> What to do:
1. In the emotion dataset overview below, reproduce the stretch from "Please find an" through "not included here." word for word.
2. Answer these questions from the emotion dataset overview below:
(a) Which dataset is left out because MELD extends it?
(b) Which two emotions does the table mark as unavailable in ISEAR?
(c) What evaluation accuracy does the model reach?

> Text segment:
%%

Please find an overview of the datasets used for training below. All datasets contain English text. The table summarizes which emotions are available in each of the datasets. The datasets represent a diverse collection of text types. Specifically, they contain emotion labels for texts from Twitter, Reddit, student self-reports, and utterances from TV dialogues. As MELD (Multimodal EmotionLines Dataset) extends the popular EmotionLines dataset, EmotionLines itself is not included here. 

|Name|anger|disgust|fear|joy|neutral|sadness|surprise|
|---|---|---|---|---|---|---|---|
|Crowdflower (2016)|Yes|-|-|Yes|Yes|Yes|Yes|
|Emotion Dataset, Elvis et al. (2018)|Yes|-|Yes|Yes|-|Yes|Yes|
|GoEmotions, Demszky et al. (2020)|Yes|Yes|Yes|Yes|Yes|Yes|Yes|
|ISEAR, Vikash (2018)|Yes|Yes|Yes|Yes|-|Yes|-|
|MELD, Poria et al. (2019)|Yes|Yes|Yes|Yes|Yes|Yes|Yes|
|SemEval-2018, EI-reg (Mohammad et al. 2018) |Yes|-|Yes|Yes|-|Yes|-|

The model is trained on a balanced subset from the datasets listed above (2,811 observations per emotion, i.e., nearly 20k observations in total). 80% of this balanced subset is used for training and 20% for evaluation. The evaluation accuracy is 66% (vs. the random-chance baseline of 1/7 = 14%).

%%

> Material provided:
%%

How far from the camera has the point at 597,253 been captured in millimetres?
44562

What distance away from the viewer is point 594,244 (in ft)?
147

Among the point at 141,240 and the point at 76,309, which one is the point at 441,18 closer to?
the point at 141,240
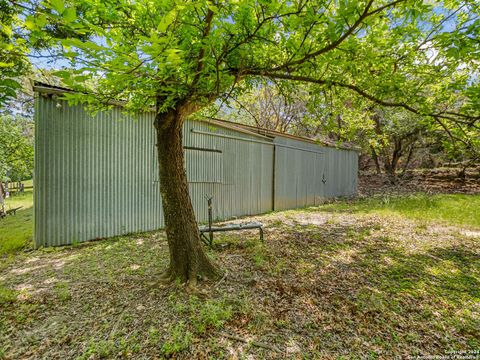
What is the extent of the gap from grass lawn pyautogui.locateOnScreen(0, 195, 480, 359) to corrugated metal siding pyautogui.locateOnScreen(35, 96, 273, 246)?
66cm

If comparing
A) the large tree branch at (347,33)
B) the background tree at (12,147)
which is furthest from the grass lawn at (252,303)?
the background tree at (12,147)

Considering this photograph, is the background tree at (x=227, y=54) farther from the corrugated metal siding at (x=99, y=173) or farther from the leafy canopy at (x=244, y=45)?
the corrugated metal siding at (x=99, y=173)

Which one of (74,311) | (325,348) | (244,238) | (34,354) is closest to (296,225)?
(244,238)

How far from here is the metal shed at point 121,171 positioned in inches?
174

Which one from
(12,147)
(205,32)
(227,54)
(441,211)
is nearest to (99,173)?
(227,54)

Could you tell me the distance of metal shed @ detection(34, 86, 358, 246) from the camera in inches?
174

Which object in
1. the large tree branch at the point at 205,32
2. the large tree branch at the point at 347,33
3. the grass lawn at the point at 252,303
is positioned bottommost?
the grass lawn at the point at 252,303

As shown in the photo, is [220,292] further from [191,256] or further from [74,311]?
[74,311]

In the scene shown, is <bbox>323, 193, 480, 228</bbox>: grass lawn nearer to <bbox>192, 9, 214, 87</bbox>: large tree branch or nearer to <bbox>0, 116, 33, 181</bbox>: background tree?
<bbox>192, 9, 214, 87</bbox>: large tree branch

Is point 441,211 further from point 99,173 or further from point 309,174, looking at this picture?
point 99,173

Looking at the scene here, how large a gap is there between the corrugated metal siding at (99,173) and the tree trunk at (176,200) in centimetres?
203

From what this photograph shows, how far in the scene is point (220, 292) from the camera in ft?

%%

> Replies:
1.
Please find an overview of the datasets used for training below. All datasets contain English text. The table summarizes which emotions are available in each of the datasets. The datasets represent a diverse collection of text types. Specifically, they contain emotion labels for texts from Twitter, Reddit, student self-reports, and utterances from TV dialogues. As MELD (Multimodal EmotionLines Dataset) extends the popular EmotionLines dataset, EmotionLines itself is not included here.

2.
(a) EmotionLines
(b) Neutral and surprise
(c) 66%